Há momentos irrepetíveis. Esse é o concerto do Cohen que eu quero sempre guardar na minha memória.

Desta vez não vou,estou na periferia, mas de certeza que o Poeta da Tristeza como um jornal da altura o intitulou vai novamente dar uma festa em Lisboa!

Um abraço

Martini disse...

Lá estarei também, claro!

Huckleberry Friend disse...

Pai, há outro disco de tributo ao Cohen que gostava de encomendar-lhe: chama-se Tower of song. Pode ser, em troca do livro?
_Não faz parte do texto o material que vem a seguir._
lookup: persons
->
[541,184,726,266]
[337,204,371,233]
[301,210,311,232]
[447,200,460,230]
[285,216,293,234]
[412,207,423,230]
Pleeease!

Tia, ainda vai a tempo... faltam dois dias e há bilhetes ;) Beijos!

Periférico, grrrr! Foste ao tal concerto a que eu faltei. Ficas desde já convocado como testemunha para quando eu processar os meus pais pelo trauma que isso causou... a não ser que Leonard tenha a gentileza de me curar no sábado à noite, em igual apoteose. Um abraço!

Martini, see you there! Bjs!

Mário disse...

Claro, Huck.
Arranjá-lo-ei pelos meus "amigos", que raramente me recusam alguma coisa.

E alguém se lembra do concerto em Cascais, em 1985? Lá estivémos!

Mário disse...

Já obtive resposta positiva dos meus amigos, que inclusivamente me vão enviar o vídeo.

Virginia disse...

Afinal como foi o concerto? Não há feedback do evento??? Estou ansiosa!

JÀ!!!

Huckleberry Friend disse...

Urge combinar entrega, pai... ;) mas, antes, preciso de saber as referências do livro. Beijinhos!

Titia, foi sublime e já está em elaboração uma entrada para contar tudo! Até já e um beijo grande.